Dumai, Riau, 6 November 2025 — Sejumlah kekalahan Komisi Pemberantasan Korupsi (KPK) dalam sidang praperadilan menjadi cermin bahwa penetapan tersangka oleh lembaga antirasuah tidak serta-merta menjamin seseorang bersalah. Fenomena ini menjadi refleksi penting di tengah sorotan terhadap kasus dugaan suap yang menyeret Gubernur Riau, Abdul Wahid, dalam penyidikan terbaru KPK.
🔍 Deretan Kekalahan KPK di Praperadilan
Sebagaimana diberitakan oleh Tempo.co, KPK telah beberapa kali mengalami kekalahan dalam praperadilan, antara lain pada kasus Budi Gunawan, Hadi Poernomo, dan Ilham Arief Sirajuddin, di mana hakim menyatakan penetapan tersangka tidak sah karena cacat prosedur. Kekalahan-kekalahan ini menunjukkan bahwa secara hukum, mekanisme praperadilan tetap menjadi kontrol penting terhadap kewenangan penyidik KPK.
Sementara itu, CNN Indonesia melaporkan bahwa Poengky Indarti, salah satu calon pimpinan KPK, menilai kekalahan lembaga tersebut di praperadilan “memalukan dan harus menjadi bahan evaluasi serius bagi internal KPK agar tidak tergelincir pada kesalahan prosedur berulang.”
Tak hanya itu, Detik.com mencatat kekalahan KPK dalam gugatan praperadilan yang diajukan oleh Edward Omar Sharif Hiariej, mantan Wakil Menteri Hukum dan HAM. Dalam putusan PN Jakarta Selatan, hakim menyatakan bahwa penetapan tersangka oleh KPK terhadap Edward Omar “tidak sah dan tidak memiliki kekuatan hukum mengikat,” karena prosedur penetapan tidak sesuai dengan ketentuan penyidikan yang berlaku.
Kekalahan serupa juga terjadi dalam kasus PT Loco Montrado, sebagaimana dilansir Kumparan.com, di mana majelis hakim mengabulkan gugatan praperadilan yang diajukan oleh pihak perusahaan dan membatalkan status tersangka terhadap pimpinan PT Loco Montrado, Siman Bahar.
Adapun menurut Merdeka.com, kekalahan-kekalahan ini memperlihatkan bahwa KPK kerap tergelincir pada persoalan formil, bukan substansi perkara, sehingga memberi peluang bagi tersangka untuk mematahkan penetapan yang dinilai tidak sah secara hukum.
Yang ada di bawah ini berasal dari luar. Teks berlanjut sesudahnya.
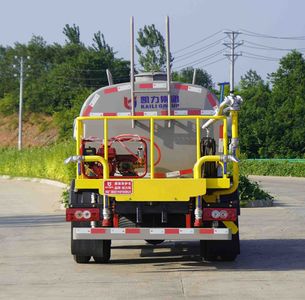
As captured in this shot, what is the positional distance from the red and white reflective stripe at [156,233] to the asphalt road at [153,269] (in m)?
0.49

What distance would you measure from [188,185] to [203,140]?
0.96m

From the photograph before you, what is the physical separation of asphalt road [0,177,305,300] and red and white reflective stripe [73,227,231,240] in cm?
49

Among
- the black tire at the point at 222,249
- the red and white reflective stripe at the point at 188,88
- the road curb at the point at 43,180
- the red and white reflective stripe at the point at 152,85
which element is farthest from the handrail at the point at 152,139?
the road curb at the point at 43,180

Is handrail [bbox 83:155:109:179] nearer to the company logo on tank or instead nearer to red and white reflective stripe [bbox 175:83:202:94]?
the company logo on tank

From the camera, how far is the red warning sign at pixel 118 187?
11.4m

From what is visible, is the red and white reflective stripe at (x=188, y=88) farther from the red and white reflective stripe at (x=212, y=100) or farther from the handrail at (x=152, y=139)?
the handrail at (x=152, y=139)

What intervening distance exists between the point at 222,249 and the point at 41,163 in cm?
2878

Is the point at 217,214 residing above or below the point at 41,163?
below

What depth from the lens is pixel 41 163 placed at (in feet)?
133

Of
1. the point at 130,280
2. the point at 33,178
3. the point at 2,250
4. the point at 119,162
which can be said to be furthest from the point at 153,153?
the point at 33,178

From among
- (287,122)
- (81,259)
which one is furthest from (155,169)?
(287,122)

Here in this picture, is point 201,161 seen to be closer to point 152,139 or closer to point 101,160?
point 152,139

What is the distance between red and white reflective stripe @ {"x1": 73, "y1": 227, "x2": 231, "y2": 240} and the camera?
1131 cm

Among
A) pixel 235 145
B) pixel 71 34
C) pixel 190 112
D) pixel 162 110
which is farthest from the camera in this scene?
pixel 71 34
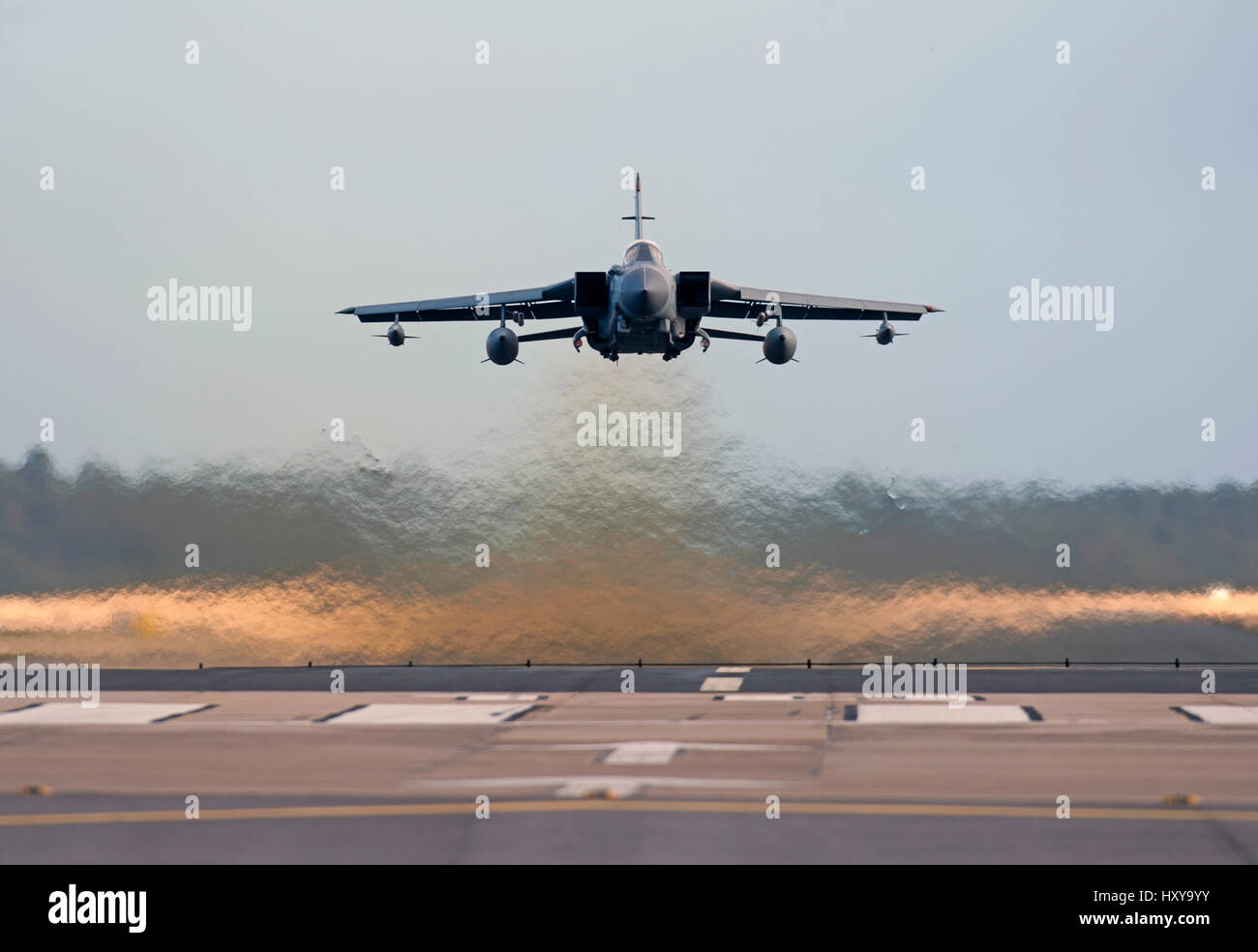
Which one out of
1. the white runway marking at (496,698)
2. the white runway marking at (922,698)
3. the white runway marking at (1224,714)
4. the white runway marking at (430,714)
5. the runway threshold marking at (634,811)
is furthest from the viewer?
the white runway marking at (496,698)

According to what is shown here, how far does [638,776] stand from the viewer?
2242 centimetres

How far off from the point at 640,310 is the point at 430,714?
1309 centimetres

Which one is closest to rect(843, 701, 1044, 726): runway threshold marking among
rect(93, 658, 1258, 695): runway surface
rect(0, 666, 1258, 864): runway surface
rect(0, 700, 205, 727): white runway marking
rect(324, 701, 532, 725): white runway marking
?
rect(0, 666, 1258, 864): runway surface

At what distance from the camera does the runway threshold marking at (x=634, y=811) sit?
62.4 ft

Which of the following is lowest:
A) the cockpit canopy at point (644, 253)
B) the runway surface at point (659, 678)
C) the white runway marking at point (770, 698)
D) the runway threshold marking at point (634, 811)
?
the runway surface at point (659, 678)

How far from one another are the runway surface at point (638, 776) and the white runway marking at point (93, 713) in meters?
0.19

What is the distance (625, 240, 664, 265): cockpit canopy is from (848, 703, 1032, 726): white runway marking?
47.9 ft

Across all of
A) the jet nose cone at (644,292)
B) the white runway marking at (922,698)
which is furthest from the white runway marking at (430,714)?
the jet nose cone at (644,292)

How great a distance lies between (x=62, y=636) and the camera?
44.1 meters

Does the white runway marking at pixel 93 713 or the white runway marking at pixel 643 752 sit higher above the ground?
the white runway marking at pixel 643 752

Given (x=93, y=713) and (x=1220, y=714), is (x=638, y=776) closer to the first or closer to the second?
(x=1220, y=714)

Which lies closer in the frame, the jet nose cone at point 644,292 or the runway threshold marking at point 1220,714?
the runway threshold marking at point 1220,714

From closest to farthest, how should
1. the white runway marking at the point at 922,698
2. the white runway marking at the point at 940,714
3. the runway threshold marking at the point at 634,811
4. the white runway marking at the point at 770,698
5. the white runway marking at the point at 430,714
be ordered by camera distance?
1. the runway threshold marking at the point at 634,811
2. the white runway marking at the point at 940,714
3. the white runway marking at the point at 430,714
4. the white runway marking at the point at 922,698
5. the white runway marking at the point at 770,698

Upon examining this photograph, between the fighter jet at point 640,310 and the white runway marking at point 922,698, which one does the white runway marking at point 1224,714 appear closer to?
the white runway marking at point 922,698
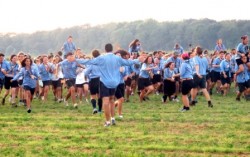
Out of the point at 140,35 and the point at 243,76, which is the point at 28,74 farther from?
the point at 140,35

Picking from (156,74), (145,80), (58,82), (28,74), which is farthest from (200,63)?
(58,82)

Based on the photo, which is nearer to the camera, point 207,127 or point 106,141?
point 106,141

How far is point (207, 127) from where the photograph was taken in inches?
621

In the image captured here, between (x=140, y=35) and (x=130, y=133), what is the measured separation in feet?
287

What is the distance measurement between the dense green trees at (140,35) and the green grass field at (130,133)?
72749mm

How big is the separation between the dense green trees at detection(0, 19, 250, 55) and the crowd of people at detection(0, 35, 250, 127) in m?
62.8

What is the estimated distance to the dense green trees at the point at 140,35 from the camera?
9581cm

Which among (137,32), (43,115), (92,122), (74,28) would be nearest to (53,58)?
(43,115)

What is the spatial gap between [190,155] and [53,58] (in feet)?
59.3

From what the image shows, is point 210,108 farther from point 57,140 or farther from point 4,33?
point 4,33

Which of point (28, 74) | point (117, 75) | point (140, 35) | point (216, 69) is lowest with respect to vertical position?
point (117, 75)

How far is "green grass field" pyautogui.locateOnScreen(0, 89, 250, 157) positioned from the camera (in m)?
12.0

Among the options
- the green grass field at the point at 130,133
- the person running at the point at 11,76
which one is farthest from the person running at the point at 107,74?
the person running at the point at 11,76

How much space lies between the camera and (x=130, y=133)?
1448 centimetres
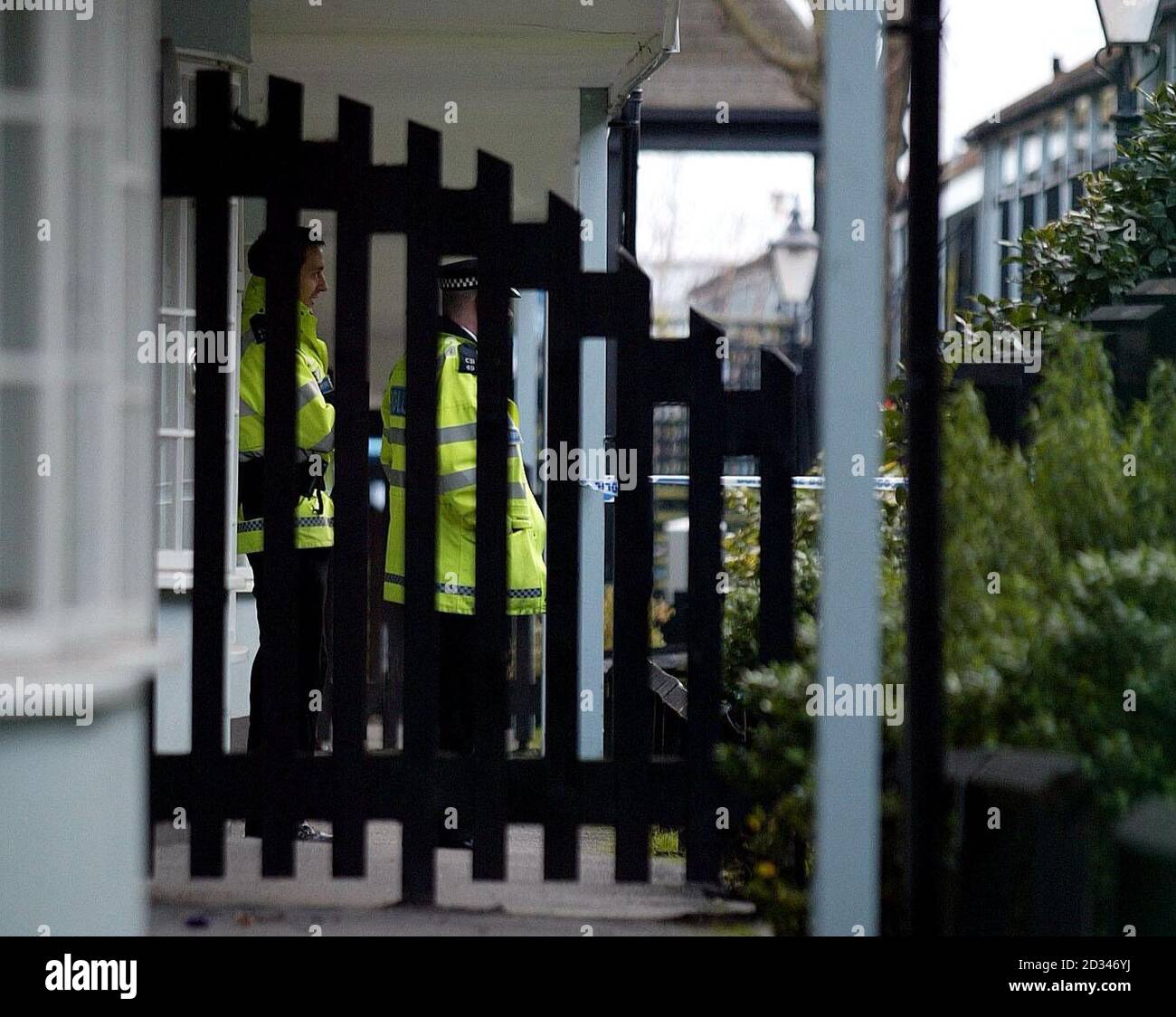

⚖️ Implikasi terhadap Kasus Gubernur Riau
Berdasarkan catatan tersebut, masyarakat kini menyoroti bahwa status tersangka Abdul Wahid dalam kasus dugaan korupsi di lingkungan Pemerintah Provinsi Riau belum tentu berakhir pada vonis pidana. Banyak pihak berpendapat bahwa Gubernur Riau masih memiliki ruang hukum untuk melakukan pembelaan melalui jalur praperadilan, sebagaimana diatur dalam Pasal 77 KUHAP.
Pengamat hukum dari Universitas Riau yang dikutip oleh Kompas.com menjelaskan bahwa jika ditemukan pelanggaran prosedur dalam penetapan tersangka, maka Abdul Wahid “secara hukum berhak menguji keabsahan langkah penyidik.”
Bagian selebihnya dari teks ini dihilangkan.